#### Exercise inputs ####

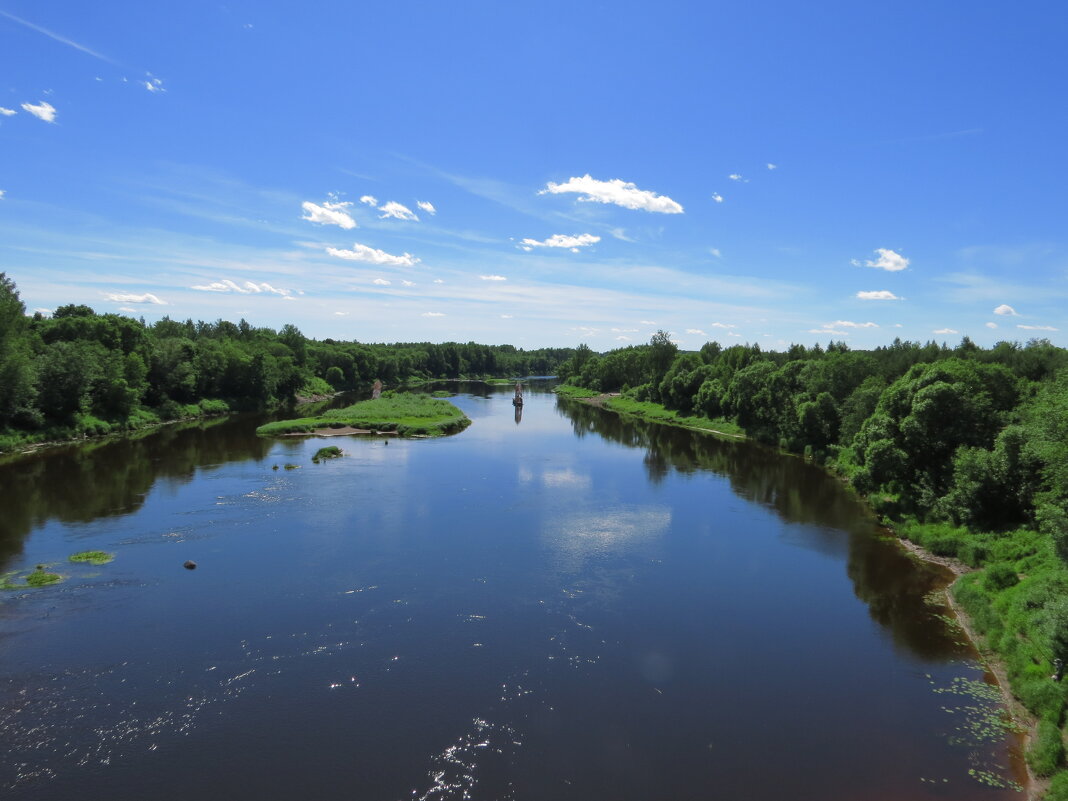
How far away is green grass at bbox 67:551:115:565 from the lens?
26.5 metres

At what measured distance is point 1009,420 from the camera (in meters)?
34.6

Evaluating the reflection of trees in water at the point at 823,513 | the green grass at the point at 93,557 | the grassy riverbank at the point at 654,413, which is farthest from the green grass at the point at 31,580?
the grassy riverbank at the point at 654,413

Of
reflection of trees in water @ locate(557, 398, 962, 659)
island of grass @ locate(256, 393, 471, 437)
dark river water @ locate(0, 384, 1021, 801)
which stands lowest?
dark river water @ locate(0, 384, 1021, 801)

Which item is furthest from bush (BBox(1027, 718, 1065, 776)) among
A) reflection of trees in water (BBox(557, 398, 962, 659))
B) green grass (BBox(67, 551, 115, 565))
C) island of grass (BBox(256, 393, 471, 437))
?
island of grass (BBox(256, 393, 471, 437))

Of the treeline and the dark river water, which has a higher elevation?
the treeline

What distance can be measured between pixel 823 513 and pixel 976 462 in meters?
10.6

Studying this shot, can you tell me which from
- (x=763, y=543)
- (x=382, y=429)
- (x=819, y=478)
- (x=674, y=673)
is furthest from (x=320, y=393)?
(x=674, y=673)

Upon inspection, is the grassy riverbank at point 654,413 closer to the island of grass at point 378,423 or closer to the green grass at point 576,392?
the green grass at point 576,392

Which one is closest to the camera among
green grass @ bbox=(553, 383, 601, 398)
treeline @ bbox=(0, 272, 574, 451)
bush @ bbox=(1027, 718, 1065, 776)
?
bush @ bbox=(1027, 718, 1065, 776)

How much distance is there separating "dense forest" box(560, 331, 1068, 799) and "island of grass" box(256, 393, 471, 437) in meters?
35.8

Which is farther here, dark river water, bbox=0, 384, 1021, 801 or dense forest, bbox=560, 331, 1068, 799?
dense forest, bbox=560, 331, 1068, 799

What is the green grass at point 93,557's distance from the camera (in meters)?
26.5

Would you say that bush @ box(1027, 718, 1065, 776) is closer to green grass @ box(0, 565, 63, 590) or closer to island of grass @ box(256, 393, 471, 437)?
green grass @ box(0, 565, 63, 590)

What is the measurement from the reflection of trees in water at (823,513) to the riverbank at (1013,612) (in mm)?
1142
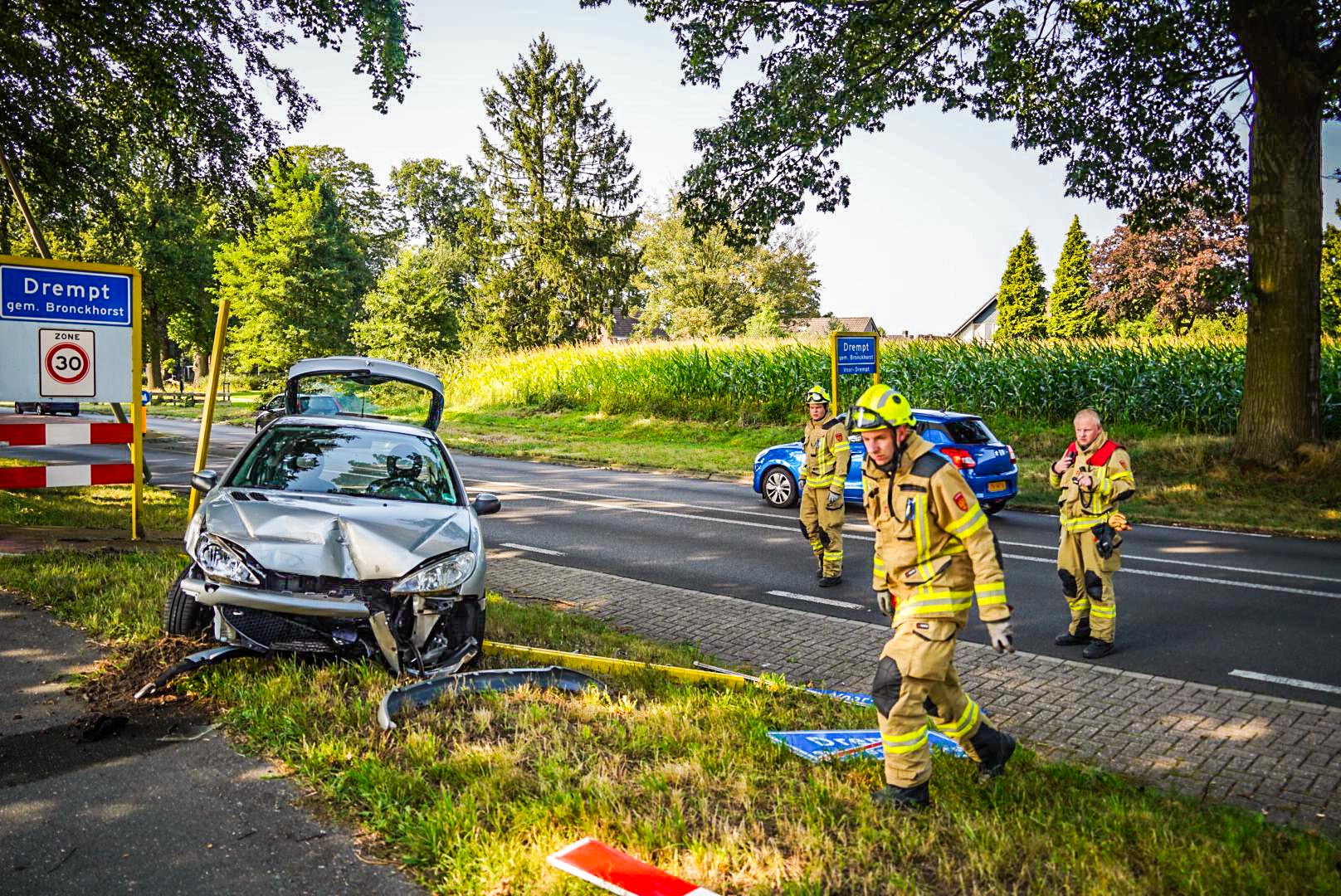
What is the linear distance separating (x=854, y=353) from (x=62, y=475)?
11853mm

####

Leave out the pictures, and please output only the lines from the line that contains "How much distance" through the end of the data, both ends included.

• Solution:
How much distance is there separating "dense forest" box(560, 331, 1068, 799) and "island of grass" box(256, 393, 471, 437) in meters?
35.8

Which is farther here, dark river water, bbox=0, 384, 1021, 801 or dense forest, bbox=560, 331, 1068, 799?
dense forest, bbox=560, 331, 1068, 799

What is the green grass at point 93,557's distance from the camera (in meters)?
26.5

Would you say that bush @ box(1027, 718, 1065, 776) is closer to green grass @ box(0, 565, 63, 590) or closer to island of grass @ box(256, 393, 471, 437)?
green grass @ box(0, 565, 63, 590)

What is the measurement from the reflection of trees in water at (823,513) to the riverbank at (1013,612) (in mm)?
1142
What is the linear distance separating (x=854, y=353) from (x=62, y=475)?
11853mm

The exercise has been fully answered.